## Data records
────────

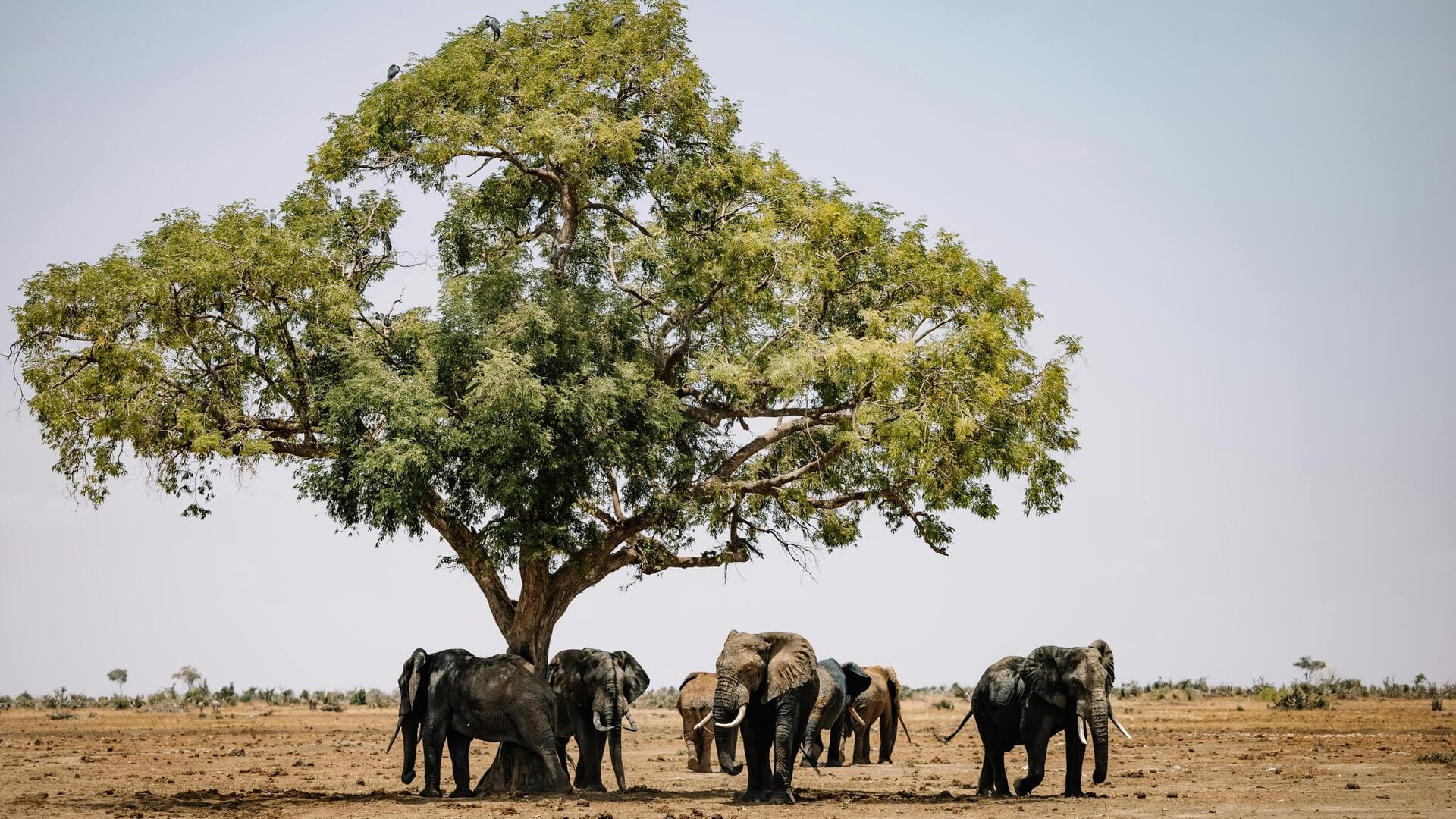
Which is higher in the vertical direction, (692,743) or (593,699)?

────────

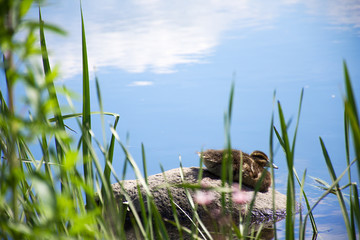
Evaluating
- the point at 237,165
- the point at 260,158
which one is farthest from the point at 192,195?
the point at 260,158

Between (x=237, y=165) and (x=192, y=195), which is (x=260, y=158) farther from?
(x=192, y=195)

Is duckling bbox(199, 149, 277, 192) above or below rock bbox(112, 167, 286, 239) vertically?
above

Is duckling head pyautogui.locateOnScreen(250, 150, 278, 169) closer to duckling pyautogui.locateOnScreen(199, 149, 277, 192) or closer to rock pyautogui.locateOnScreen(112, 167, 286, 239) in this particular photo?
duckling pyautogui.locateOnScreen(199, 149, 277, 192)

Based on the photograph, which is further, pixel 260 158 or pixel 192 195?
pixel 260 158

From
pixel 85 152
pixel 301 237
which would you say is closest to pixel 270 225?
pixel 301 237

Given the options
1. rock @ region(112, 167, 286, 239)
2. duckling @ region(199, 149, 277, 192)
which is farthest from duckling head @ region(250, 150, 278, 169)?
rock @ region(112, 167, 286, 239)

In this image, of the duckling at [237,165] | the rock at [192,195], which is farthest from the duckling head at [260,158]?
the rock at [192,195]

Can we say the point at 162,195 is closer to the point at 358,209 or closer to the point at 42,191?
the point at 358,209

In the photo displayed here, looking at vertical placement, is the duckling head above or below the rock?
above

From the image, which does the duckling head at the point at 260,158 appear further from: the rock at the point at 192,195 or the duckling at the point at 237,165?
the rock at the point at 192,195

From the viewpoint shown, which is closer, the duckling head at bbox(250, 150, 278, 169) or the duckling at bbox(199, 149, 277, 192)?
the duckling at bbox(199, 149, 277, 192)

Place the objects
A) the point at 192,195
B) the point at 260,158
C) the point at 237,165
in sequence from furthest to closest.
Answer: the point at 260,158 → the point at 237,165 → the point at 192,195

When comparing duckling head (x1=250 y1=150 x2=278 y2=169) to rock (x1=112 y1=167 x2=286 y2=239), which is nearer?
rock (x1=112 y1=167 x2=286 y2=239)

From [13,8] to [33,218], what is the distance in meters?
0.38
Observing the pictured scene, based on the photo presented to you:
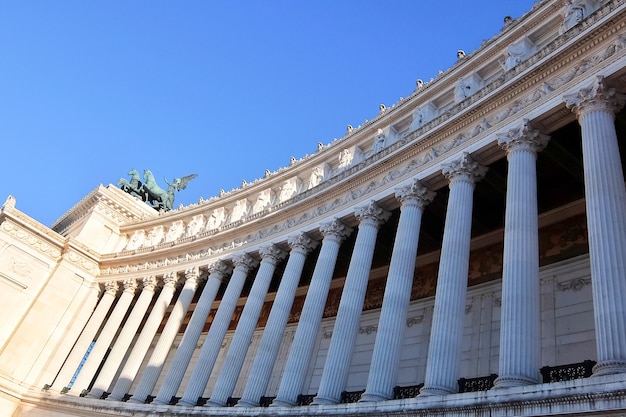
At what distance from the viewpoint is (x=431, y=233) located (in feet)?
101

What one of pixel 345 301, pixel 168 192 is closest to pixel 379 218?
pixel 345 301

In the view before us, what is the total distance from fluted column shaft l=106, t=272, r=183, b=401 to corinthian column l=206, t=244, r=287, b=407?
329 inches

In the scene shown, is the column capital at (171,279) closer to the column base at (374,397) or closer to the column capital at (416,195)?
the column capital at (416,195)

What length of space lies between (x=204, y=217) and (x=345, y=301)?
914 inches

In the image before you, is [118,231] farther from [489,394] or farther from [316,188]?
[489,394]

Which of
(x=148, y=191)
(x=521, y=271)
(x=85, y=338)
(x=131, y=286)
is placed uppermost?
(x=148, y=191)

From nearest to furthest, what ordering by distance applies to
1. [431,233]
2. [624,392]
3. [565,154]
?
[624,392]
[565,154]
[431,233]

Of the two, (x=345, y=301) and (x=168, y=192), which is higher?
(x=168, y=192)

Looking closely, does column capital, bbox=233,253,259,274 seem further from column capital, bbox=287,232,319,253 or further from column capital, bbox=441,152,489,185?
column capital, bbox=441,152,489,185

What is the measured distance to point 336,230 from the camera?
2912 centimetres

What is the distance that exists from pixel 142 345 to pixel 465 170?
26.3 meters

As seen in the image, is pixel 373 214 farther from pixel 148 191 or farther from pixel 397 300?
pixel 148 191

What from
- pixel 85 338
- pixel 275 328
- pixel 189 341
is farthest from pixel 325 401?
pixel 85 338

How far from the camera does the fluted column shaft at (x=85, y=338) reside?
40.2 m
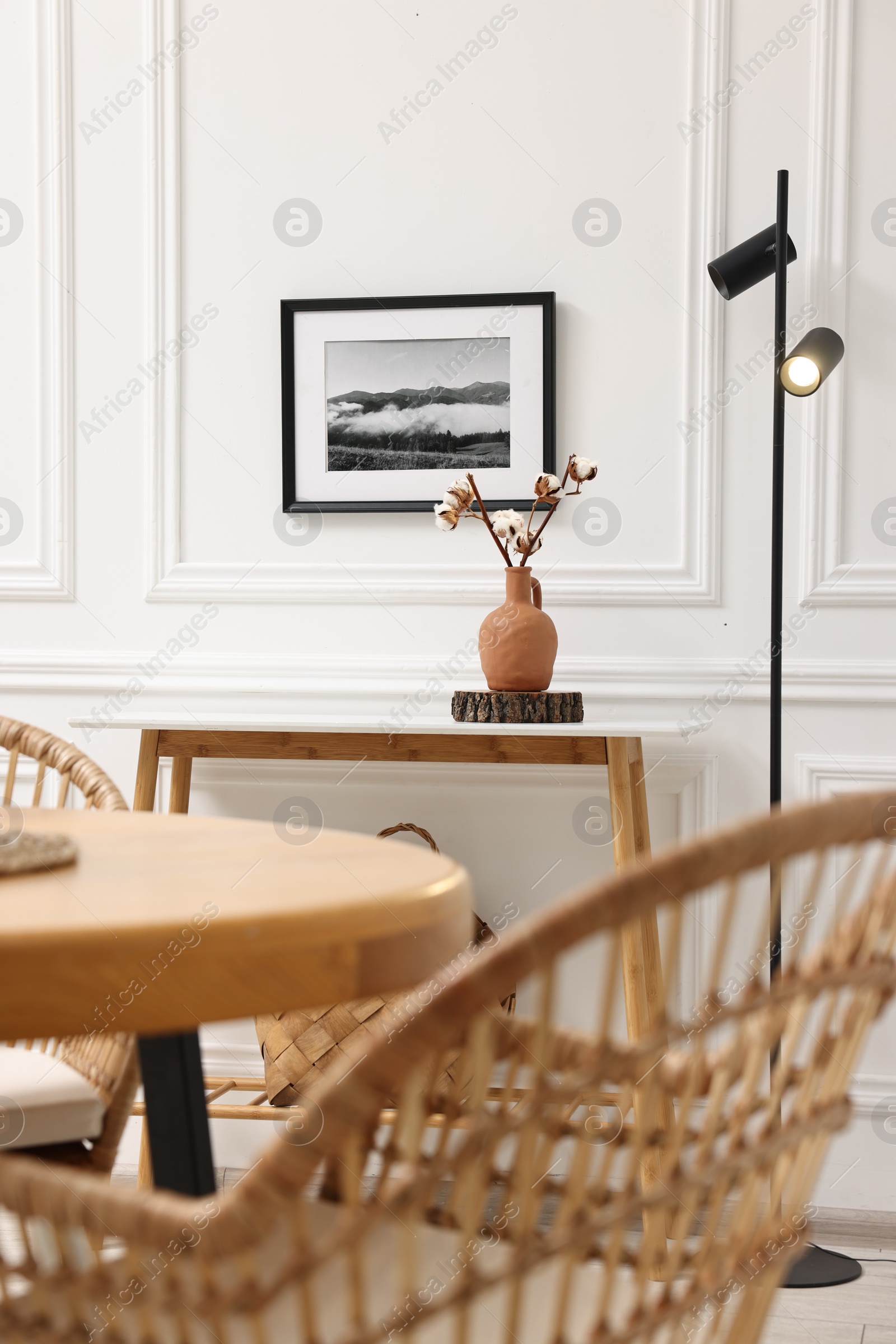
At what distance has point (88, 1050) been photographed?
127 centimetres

────────

## Requirement
Scale the lines above that begin at the line containing "What is the distance that" and stop after the line containing "127 centimetres". Give them all again, requests included, with every number in the answers (pixel coordinates and distances) multiplied by 1.05 and rounded to its original number of decimals, halves rounded up, and leave the pictures out.

## Answer below
What is the distance that exists from pixel 142 345 to pixel 465 170?
27.6 meters

As seen in the image, is pixel 373 214 farther from pixel 148 191 or farther from pixel 397 300?
pixel 155 201

What from
- pixel 85 338
- pixel 275 328
- pixel 189 341
is farthest from pixel 325 401?
pixel 89 355

How far from the camera does the fluted column shaft at (x=85, y=338) reside?
42.2 m
At what distance has point (88, 1050) been photographed?
133 centimetres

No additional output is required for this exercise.